There is a special rule for depositing money in PPF account
As per the Public Provident Fund (PPF) Scheme, 2019, any parent or legal guardian in the name of his minor child PPF Account can open. Keep in mind that only one PPF account can be opened in the name of one person. There is no rule to open more than one. PPF According to the scheme 2019, there is no restriction on either the parent or both the parents to deposit money in the PPF account of their child. If both want, they can deposit money in the account of the minor child. But there is definitely a rule about how much money will be deposited.

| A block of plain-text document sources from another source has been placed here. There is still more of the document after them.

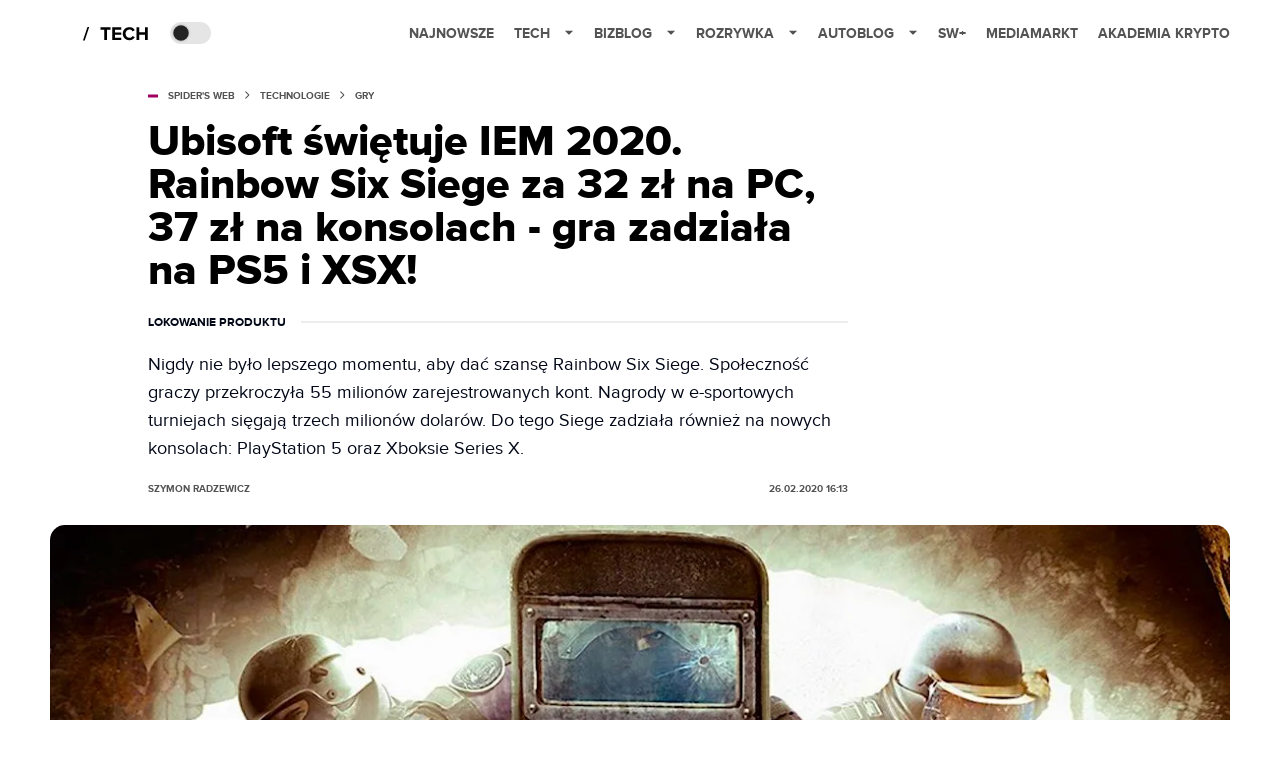

--- FILE ---
content_type: application/javascript; charset=utf-8
request_url: https://fundingchoicesmessages.google.com/f/AGSKWxVzwXEHA4897LUm-8SQL-N3CW9XST7bxCrMf2DwD6eczoAFJ5Qy_xJOBO3OLX2I9DXPgHcSrMqfp3ab8fPBg4YYV-ewmUGr8qG9-TfpYLUh6oMXLApU-qlHEN-AbMY8U9868UIQvC8tm7HyQJ64c_1negvVf8dvZ9hGBGi01bO8U_zPhiGnUpr7YQ==/_/ads728x90a./adsrotate2left./oas_handler./ads/footer-/ad-verticalbar.
body_size: -1290
content:
window['e2a211cd-361a-4bff-bb47-63728cd109af'] = true;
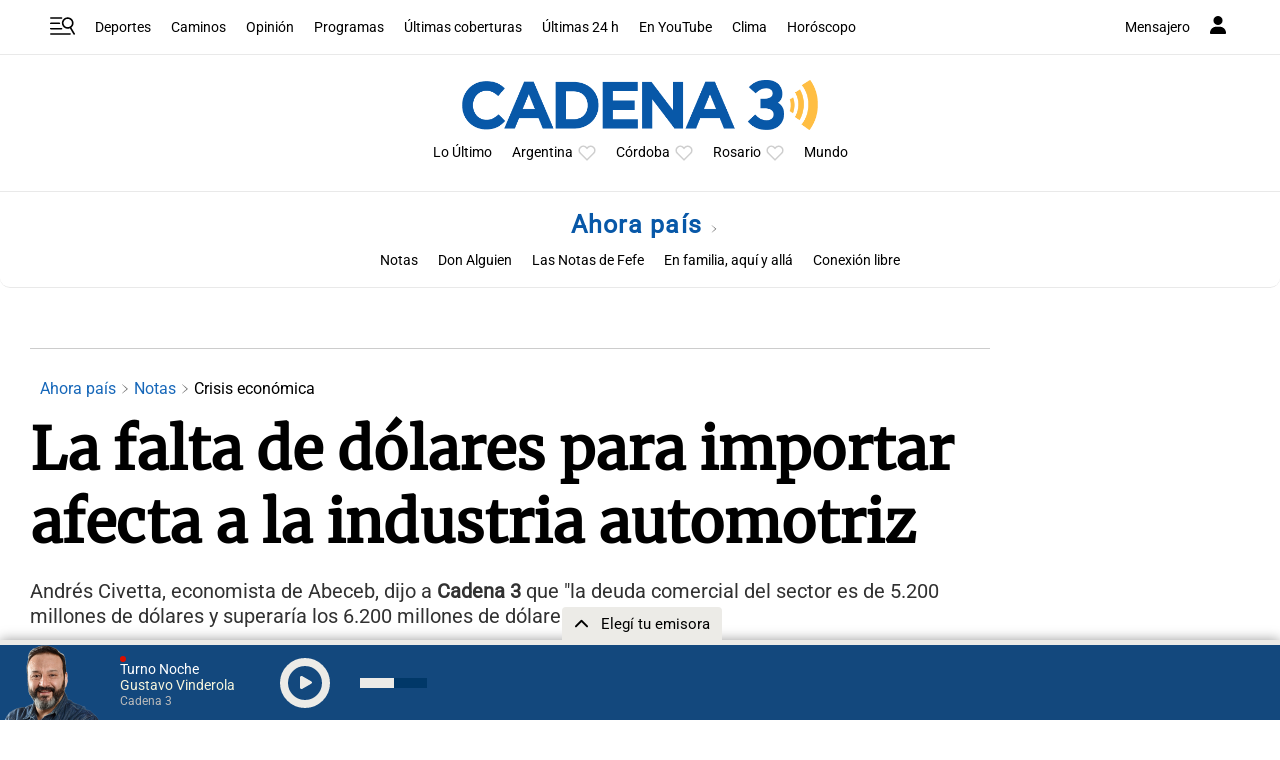

--- FILE ---
content_type: text/html; charset=utf-8
request_url: https://www.google.com/recaptcha/api2/aframe
body_size: 267
content:
<!DOCTYPE HTML><html><head><meta http-equiv="content-type" content="text/html; charset=UTF-8"></head><body><script nonce="NNm3G5AonR5nTfUwkkXcoA">/** Anti-fraud and anti-abuse applications only. See google.com/recaptcha */ try{var clients={'sodar':'https://pagead2.googlesyndication.com/pagead/sodar?'};window.addEventListener("message",function(a){try{if(a.source===window.parent){var b=JSON.parse(a.data);var c=clients[b['id']];if(c){var d=document.createElement('img');d.src=c+b['params']+'&rc='+(localStorage.getItem("rc::a")?sessionStorage.getItem("rc::b"):"");window.document.body.appendChild(d);sessionStorage.setItem("rc::e",parseInt(sessionStorage.getItem("rc::e")||0)+1);localStorage.setItem("rc::h",'1768955631155');}}}catch(b){}});window.parent.postMessage("_grecaptcha_ready", "*");}catch(b){}</script></body></html>

--- FILE ---
content_type: application/javascript; charset=utf-8
request_url: https://fundingchoicesmessages.google.com/f/AGSKWxWjUTnCrULkpaNs9AZsKGorsCaOIipS3f0TMArMl6yQGHO16UzVUf7HiyVYqyk2DYqtvcNx_UFKlxztkx3bgYskfs9zGuNRbM5KntV0E1lya7H7EjHhzyNxAchvmQWpGxBfHNM_gOqUZu4Wk2KTs3slMZA9pCFnSmVfGy0fbvFTjnymmVBhM7D0x6bC/_/anchorad./goodtagmanagerapi.=GetSponsorAds&/boxad__ads/square/
body_size: -1290
content:
window['8788e3e7-0475-4fbb-b509-560c03887e8a'] = true;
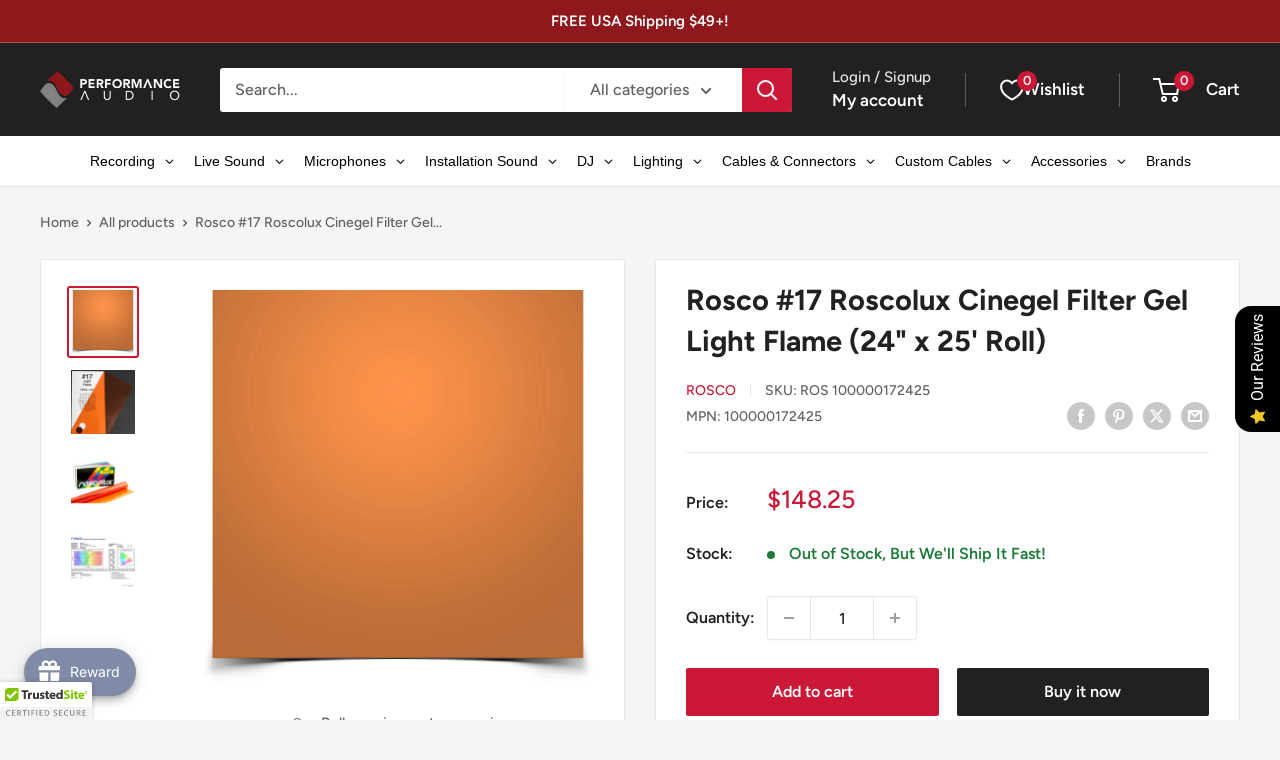

--- FILE ---
content_type: text/css
request_url: https://cdn.appmate.io/themecode/perfaud/main/custom.css?v=1717544648337641
body_size: 618
content:
wishlist-link .wk-button{--icon-size: 22px;--icon-stroke-width: 2px;--icon-stroke: var(--header-text-color);gap:22px}wishlist-link .wk-text{font-weight:var(--text-font-bolder-weight);font-size:calc(var(--base-text-font-size) - (var(--default-text-font-size) - 16px))}wishlist-link .wk-counter{--size: 20px;font-size:calc(var(--base-text-font-size) - (var(--default-text-font-size) - 12px));font-weight:var(--text-font-bolder-weight);background:var(--header-accent-color);color:var(--secondary-background);top:-9px;right:6px}@media (hover: hover){wishlist-link .wk-button .wk-counter{transition:transform .35s ease-in-out}wishlist-link .wk-button:hover .wk-counter{transform:scale(1.2)}}@media screen and (max-width: 999px){wishlist-link .wk-text{display:none}}wishlist-product-card .wk-cta-button,wishlist-product-card .wk-cta-button:hover,wishlist-product-card .wk-cta-button:disabled{font-weight:600}


--- FILE ---
content_type: text/javascript
request_url: https://www.performanceaudio.com/cdn/shop/t/50/assets/custom.js?v=102476495355921946141728976215
body_size: -771
content:
//# sourceMappingURL=/cdn/shop/t/50/assets/custom.js.map?v=102476495355921946141728976215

According to the rule, no person can deposit more than Rs 1.5 lakh in his account or in the account of his child in a financial year. Hence, you can also deposit money in your child’s account while depositing money in your PPF account. But its limit will be Rs 1.5 lakh only. That is, you cannot deposit more than 1.5 lakh rupees in a year in the PPF account of you and your minor child.
Remember 1.5 lakh limit
The limit of Rs 1.5 lakh is for one PPF account. If you wish, you can open separate PPF accounts for your son and daughter. But here also the rule of Rs 1.5 lakh will work. While depositing money in their account, the total amount will be deposited in the PPF account of the son and daughter up to a maximum of Rs 1.5 lakh. The same rule holds for you and your wife as well. If you both want, you can deposit money in your child’s PPF account. But the amount of both should not exceed Rs 1.5 lakh.
PPF interest tax
The limit of Rs 1.5 lakh in PPF account is under section 80C of Income Tax. Now it is up to you whether to take tax exemption on this 1.5 lakh amount under 80C or not. You have to do one important thing for tax exemption. The money deposited in the son’s PPF account has to be shown as a gift. Here the interest received on the PPF account of the son will be taxable in the hands of the son.
In this, there is a rule of income clubbing in which the income earned from the PPF account of the son is clubbed with the income of both the parents, whose income is higher. In this way, the interest of the son’s PPF will be added with the income of you or your wife. But this rule will be applicable only if the interest on PPF account is more than Rs 1500 in a year.